The film starts with a tense teaser set on an airplane, which will prove virtually irrelevant to the plot. Next, it takes its time introducing two of the blandest, most underwritten, most woodenly acted protagonists in recent horror history: high school sweethearts Julia (Matilda Anna Ingrid Lutz) and Holt (Alex Roe).

They've been separated by college, where Holt has fallen in with a gang of students researching the killer video clip under the tutelage of a mad-scientist professor (Johnny Galecki). This part of the film cribs a clever idea from the short film "Rings" (created as a bonus feature for The Ring's 2005 rerelease): The kids game the ghost's system, escaping death by passing on her curse like a chain email.

When the buck stops with Holt, Julia voluntarily takes on the curse in his place. Jettisoning the promising college setup entirely, the story now speeds off to the small town where Samara's bones supposedly reside. There, in blue-tinged scenes full of imagery straight out of an uninspired demonic-possession flick (buzzing flies, defiled crosses), Julia attempts to appease and exorcise Samara by uncovering yet another chapter of her dull, derivative backstory. Anyone who has seen The Ring knows exactly where this is heading.

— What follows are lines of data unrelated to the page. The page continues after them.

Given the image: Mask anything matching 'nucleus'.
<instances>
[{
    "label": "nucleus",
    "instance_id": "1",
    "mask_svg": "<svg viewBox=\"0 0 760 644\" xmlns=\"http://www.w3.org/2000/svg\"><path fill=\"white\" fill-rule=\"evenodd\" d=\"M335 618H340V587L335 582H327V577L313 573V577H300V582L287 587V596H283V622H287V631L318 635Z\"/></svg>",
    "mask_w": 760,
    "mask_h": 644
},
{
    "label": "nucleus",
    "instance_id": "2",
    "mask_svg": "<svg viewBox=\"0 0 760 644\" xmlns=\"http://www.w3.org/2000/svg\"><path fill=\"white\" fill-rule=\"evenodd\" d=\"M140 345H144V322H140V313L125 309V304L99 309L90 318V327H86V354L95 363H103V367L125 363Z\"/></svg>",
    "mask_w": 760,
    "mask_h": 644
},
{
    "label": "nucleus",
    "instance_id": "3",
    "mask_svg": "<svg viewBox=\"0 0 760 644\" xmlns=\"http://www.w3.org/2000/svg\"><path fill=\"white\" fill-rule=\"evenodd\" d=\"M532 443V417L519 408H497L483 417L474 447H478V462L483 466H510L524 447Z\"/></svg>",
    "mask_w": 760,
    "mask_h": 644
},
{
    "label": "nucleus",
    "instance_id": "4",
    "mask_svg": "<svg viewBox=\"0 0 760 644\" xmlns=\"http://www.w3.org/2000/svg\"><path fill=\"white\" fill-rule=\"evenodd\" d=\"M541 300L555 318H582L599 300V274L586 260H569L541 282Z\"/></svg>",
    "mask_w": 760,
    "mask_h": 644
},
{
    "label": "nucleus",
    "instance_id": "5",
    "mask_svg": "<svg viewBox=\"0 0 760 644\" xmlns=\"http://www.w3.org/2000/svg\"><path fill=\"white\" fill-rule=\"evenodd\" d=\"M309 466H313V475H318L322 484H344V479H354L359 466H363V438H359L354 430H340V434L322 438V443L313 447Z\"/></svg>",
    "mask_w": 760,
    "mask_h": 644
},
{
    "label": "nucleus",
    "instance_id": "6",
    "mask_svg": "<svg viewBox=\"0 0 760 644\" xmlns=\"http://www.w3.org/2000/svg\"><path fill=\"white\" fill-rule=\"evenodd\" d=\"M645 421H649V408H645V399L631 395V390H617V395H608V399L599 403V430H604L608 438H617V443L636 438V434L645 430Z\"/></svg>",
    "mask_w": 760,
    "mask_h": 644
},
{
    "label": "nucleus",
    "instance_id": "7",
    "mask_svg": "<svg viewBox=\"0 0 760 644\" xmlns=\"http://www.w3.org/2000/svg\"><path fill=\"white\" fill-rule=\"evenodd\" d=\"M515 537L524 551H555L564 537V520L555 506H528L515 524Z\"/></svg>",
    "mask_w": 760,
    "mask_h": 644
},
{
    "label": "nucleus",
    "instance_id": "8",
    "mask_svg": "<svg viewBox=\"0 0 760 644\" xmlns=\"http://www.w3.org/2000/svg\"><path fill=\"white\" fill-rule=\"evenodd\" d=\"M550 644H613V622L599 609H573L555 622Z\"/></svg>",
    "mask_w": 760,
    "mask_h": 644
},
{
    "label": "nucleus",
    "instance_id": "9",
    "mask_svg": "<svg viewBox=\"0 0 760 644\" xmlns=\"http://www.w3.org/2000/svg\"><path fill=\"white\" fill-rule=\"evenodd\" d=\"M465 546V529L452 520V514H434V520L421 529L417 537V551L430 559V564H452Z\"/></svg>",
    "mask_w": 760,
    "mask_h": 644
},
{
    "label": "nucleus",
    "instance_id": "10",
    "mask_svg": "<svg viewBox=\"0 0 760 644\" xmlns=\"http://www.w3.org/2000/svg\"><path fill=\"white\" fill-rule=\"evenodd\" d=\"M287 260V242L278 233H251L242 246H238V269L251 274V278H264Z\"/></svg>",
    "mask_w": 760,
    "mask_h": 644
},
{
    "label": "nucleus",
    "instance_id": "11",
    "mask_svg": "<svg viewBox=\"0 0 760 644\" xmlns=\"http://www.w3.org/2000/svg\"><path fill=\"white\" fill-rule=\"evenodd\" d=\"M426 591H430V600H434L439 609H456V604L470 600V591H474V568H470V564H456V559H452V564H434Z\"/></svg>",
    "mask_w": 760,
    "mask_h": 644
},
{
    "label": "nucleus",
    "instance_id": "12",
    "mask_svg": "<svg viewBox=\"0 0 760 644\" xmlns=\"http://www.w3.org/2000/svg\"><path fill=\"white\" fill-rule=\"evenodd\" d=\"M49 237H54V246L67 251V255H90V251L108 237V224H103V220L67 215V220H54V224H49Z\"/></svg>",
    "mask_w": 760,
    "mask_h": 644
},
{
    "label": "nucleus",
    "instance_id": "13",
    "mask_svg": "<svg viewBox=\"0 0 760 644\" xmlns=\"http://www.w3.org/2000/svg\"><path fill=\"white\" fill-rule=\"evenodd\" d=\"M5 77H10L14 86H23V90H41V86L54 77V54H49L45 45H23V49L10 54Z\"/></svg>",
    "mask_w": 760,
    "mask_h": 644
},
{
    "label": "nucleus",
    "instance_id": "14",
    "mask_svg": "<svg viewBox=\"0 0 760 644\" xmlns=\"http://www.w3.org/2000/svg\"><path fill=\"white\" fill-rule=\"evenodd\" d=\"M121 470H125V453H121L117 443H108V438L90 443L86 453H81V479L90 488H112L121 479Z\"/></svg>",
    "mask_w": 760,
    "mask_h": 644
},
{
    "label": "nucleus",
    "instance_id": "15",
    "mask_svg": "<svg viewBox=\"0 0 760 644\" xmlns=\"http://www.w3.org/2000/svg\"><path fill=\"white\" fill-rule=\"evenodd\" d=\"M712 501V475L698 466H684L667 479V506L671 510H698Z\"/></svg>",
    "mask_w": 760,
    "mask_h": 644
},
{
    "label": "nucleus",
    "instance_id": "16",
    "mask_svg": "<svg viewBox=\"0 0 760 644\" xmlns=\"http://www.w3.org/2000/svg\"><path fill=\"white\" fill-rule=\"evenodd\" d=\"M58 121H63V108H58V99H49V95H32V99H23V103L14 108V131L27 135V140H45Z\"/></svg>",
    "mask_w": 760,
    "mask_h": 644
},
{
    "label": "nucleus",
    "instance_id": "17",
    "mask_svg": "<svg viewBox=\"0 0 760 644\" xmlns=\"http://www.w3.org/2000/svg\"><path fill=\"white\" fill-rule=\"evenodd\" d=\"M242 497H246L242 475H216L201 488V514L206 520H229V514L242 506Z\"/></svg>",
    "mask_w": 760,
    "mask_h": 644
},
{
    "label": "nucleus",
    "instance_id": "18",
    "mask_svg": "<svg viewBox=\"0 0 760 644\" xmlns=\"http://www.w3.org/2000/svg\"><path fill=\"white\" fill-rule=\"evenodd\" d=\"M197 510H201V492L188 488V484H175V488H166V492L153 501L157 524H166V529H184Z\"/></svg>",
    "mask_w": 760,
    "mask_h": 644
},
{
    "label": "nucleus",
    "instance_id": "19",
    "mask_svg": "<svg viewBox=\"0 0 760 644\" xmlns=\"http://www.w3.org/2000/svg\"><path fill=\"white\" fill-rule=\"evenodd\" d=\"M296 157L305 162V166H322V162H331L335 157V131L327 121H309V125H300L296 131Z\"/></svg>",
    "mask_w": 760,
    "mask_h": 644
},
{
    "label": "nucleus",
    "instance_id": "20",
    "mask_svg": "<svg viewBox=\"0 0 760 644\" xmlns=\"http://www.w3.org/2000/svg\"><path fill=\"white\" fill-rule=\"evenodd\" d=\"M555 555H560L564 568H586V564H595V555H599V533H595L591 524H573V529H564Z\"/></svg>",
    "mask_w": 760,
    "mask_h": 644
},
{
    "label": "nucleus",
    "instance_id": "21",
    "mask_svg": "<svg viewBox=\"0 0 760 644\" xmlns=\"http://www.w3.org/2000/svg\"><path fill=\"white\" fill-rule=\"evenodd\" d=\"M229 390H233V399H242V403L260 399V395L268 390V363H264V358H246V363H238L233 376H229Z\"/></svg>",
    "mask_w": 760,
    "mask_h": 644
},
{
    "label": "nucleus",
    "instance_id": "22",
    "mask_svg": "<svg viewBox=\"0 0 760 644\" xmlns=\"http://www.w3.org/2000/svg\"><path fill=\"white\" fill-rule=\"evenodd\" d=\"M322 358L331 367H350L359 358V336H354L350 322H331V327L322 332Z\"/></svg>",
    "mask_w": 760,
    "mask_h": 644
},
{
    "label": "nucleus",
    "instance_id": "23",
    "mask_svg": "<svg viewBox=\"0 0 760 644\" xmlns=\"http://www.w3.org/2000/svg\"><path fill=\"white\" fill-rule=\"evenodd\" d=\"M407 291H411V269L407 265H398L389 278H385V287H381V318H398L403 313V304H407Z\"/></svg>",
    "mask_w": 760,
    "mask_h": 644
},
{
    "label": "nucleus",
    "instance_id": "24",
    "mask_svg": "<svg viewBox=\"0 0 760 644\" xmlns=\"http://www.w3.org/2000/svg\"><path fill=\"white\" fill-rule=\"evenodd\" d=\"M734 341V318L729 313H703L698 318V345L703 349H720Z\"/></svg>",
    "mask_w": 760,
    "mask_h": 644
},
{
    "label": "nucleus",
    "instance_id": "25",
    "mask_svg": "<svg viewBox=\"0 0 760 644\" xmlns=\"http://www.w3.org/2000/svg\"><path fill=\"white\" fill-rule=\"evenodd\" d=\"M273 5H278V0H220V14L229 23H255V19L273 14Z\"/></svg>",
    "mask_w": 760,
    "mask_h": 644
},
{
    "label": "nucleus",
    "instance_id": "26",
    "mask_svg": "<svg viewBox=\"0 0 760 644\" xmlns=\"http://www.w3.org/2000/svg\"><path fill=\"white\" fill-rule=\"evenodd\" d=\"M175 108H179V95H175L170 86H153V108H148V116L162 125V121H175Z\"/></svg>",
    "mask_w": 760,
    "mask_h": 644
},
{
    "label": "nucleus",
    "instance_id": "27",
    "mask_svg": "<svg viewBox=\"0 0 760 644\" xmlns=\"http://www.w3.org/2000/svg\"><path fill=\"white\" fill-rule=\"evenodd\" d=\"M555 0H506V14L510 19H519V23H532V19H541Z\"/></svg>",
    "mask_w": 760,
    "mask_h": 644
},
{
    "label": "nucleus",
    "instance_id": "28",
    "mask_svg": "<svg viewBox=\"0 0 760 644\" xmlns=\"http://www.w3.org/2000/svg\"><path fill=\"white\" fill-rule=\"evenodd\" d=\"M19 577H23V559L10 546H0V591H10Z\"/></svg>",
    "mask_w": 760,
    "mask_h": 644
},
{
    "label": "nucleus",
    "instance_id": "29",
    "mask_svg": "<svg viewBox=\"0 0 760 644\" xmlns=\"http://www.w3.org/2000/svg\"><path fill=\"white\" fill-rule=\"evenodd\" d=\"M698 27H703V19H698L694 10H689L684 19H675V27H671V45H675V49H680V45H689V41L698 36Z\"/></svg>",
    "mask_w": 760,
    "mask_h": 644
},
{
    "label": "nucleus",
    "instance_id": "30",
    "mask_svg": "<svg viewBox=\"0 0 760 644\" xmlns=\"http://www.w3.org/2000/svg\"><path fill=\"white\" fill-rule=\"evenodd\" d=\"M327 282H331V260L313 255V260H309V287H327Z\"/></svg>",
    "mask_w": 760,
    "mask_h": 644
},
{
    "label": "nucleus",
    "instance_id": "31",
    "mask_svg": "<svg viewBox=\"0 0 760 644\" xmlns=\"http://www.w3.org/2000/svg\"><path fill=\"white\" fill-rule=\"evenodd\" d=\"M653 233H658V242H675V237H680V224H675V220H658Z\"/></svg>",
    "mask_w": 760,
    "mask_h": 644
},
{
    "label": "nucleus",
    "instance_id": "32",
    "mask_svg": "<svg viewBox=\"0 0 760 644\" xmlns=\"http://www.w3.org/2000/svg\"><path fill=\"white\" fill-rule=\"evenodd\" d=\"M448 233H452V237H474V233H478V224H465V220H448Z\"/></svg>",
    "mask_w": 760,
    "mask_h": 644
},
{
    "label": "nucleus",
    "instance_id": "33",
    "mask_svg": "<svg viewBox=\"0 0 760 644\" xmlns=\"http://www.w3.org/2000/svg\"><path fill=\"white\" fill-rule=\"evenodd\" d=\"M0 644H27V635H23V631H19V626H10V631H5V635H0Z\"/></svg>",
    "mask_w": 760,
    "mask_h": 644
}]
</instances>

Waiting for our heroine to figure out what we already know, we can enjoy scenery chewing from Vincent D'Onofrio (as the town's resident exposition giver) and epically underwhelming jump scares. One involves a barking dog. At another point, the director is so desperate to goose the audience that he cuts to someone opening an umbrella very loudly.

Koji Suzuki, author of the original Ring novel, gave his story a twist that subverts horror conventions. It's a hard act to follow with more of the same — especially when the march of technology offers far more disturbing possibilities for the Ring concept. The black-and-white, surrealist-inspired imagery of the deadly short film will never stop being creepy, even with the superfluous additions it receives here. And the motif of the cursed clip resonates even more nowadays: How many of us have clicked on a video we later wished we could unsee?

By taking a few risks and giving the concept a true update, Gutiérrez and co. might have rebooted the franchise. Instead, they offer a disconnected hodgepodge of familiar scares. The final scene is nicely done, but it comes way too late to compensate for the preceding 100 minutes. Seven days after seeing Rings, you won't remember a thing about it.